Prior to the1977 offshore operations on Dome/Canmar's vessels in the Beaufort Sea, it was determined that hydrate formation could be encountered during gas well tests. Although systems had been developed for methanol injection in arctic land operations, offshore operations required a system which would retain the advantages of a sub-sea test tree. A system was developed by Dome/Canmar, in association with Johnston Testers, which allowed the injection of methanol up to 2,000' below the sub-sea test tree, and which would allow the unlatching of the sub-sea test tree, while maintaining the full pressure integrity of the test string. The system also allowed closing of pipe rams during testing (to activate down hole pressure controlled test tools) and re-latching of the sub-sea test tree, if it was required to temporarily move off a well. The system was successfully used throughout Canmar's 1977 testing operations.

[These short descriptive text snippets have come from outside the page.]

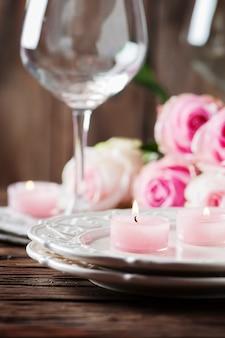 Rosa kerze und rosen auf dem tisch
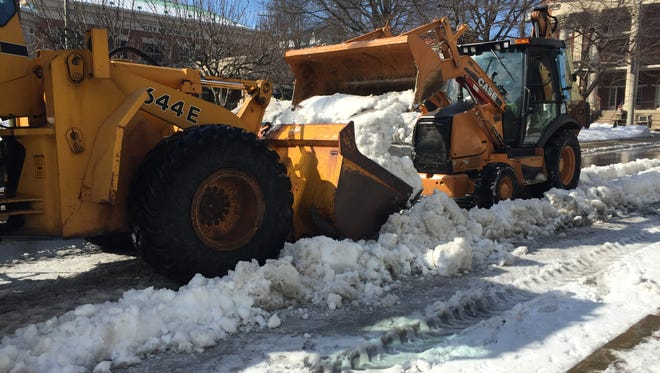 Work crews clear snow from Central Avenue in Staunton on Monday.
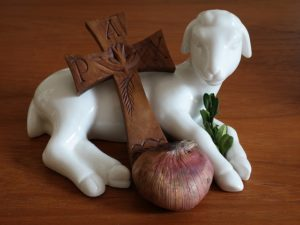 Lamb carrying a cross
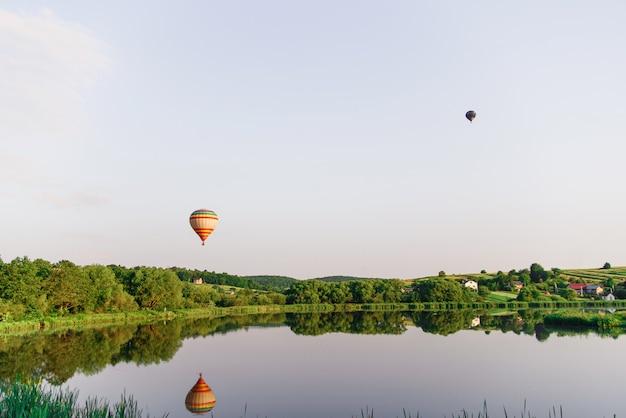 Reizen en sport. twee multi gekleurde hete luchtballons die boven meer in hemel bij zonsopgang vliegen.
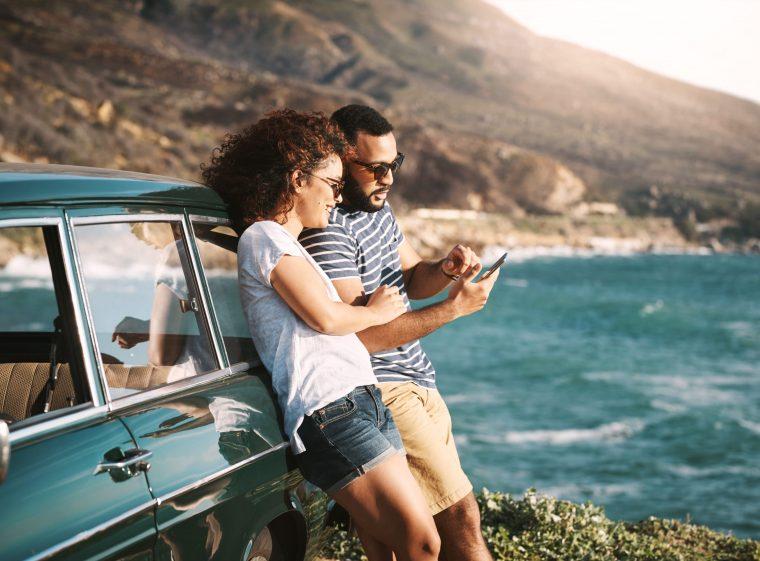 Una donna e un uomo sono appoggiati a un'auto verde. Entrambi indossano gli occhiali da sole.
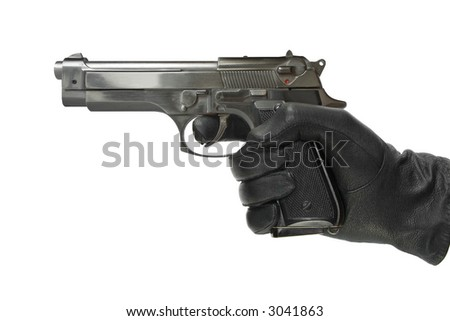 Hand in glove with pistol, isolated on white - stock photo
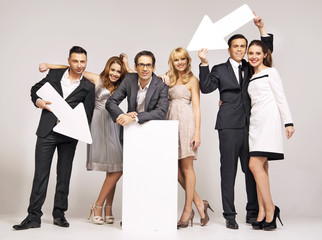 Group of attractive people pointing vectors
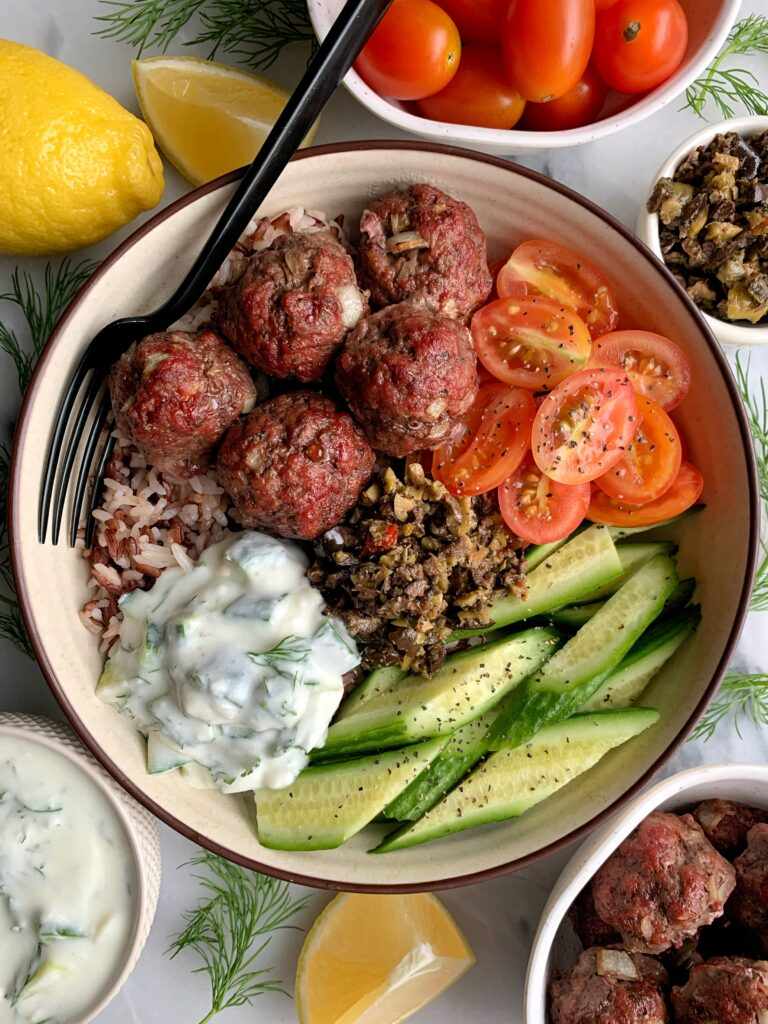 Sharing one of our favorite easy dinners, 30-minute Healthy Greek Meatballs with Tzatziki Sauce! The easiest oven-baked meatballs paired with homemade tzatziki for a delicious and healthy bowl idea.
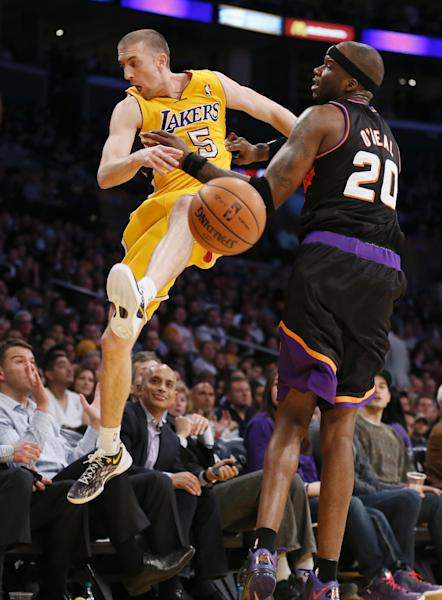 Los Angeles Lakers' Steve Blake, left, tries to save a ball from going out of bounds as Phoenix Suns' Jermaine O'Neal, right, defends during the first half of an NBA basketball game, Tuesday, Feb. 12, 2013, in Los Angeles. (AP Photo/Danny Moloshok)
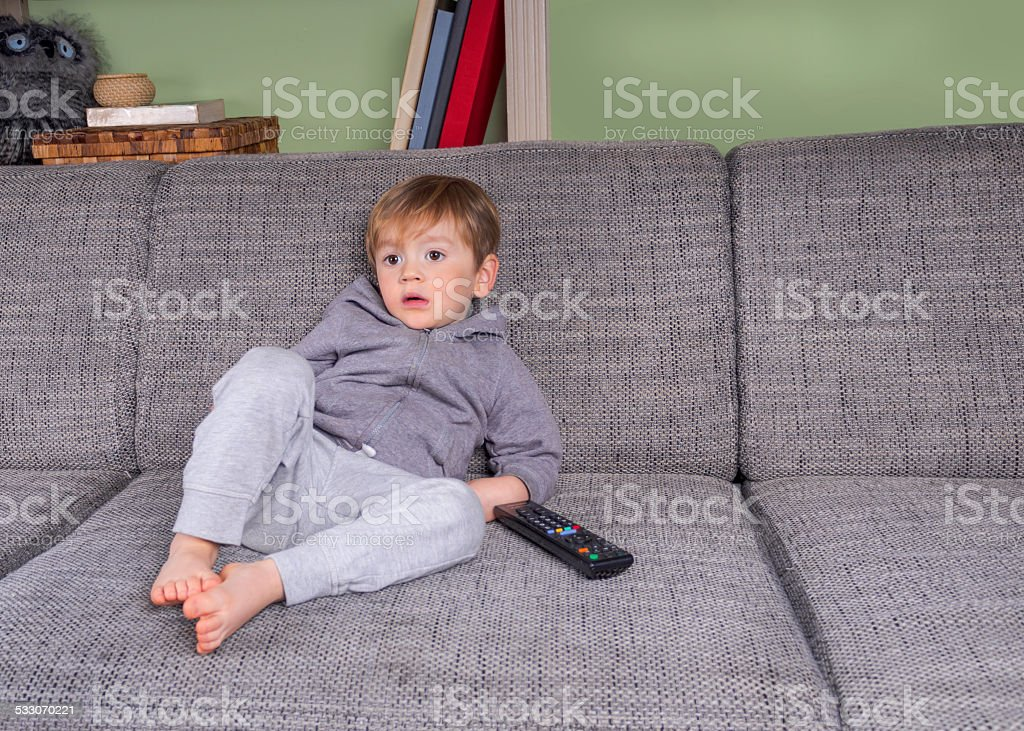 bored boy on the couch watching tv stock photo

Hydrates will form and accumulate in a natural gas stream at predictable pressures and temperatures when the following conditions are met(1,2):
The pressure /temperature relationship of the gas must be below the dew point of the water vapour, and liquid water must be present.
The gas must be in motion and subjected to a degree of turbulence.
A foreign particle or a change in flow path must be present to interfere with the gas flow pattern.
All three of these conditions can be expected to occur during gas well testing in the Beaufort Sea. Hydrates may form in the upper portion of the tubing string where the gas loses its greatest amount of heat and may accumulate further upstream in the flow head and manifold system where the gas is controlled before it reaches the heater. In each of these locations, hydrates may plug the flow path resulting in a termination of the production test and a loss of effective rig time due to the need for depressuring and clearing the system.
On the other hand, hydrates can be prevented from forming by maintaining relatively high temperatures and low pressures throughout the flow stream or by fully inhibiting the water phase in the gas to lower the hydrate temperature. High temperatures can only be achieved after the well had been placed on stream for a time at high rates. However, during the initial flow period, inhibition is the only method that can reliably prevent the formation of hydrates.
Several operators were contacted for field evidence of hydrate formation on gas well testing in arctic and offshore areas.
On the North Slope, downhole hydrate prevention procedures vary. One method involves circulating hot calcium chloride solution down concentric strings until a suitable wellbore temperature is reached and the gas is maintained outside the hydrate formation pressure/temperature region. Gas well F.T.H.P' s in this case are in the range of 2,800 to 3,000 p.s.i.g. which requires a minimum gas temperature of approximately 75 °F to prevent hydrate formation, as shown in Figure 1.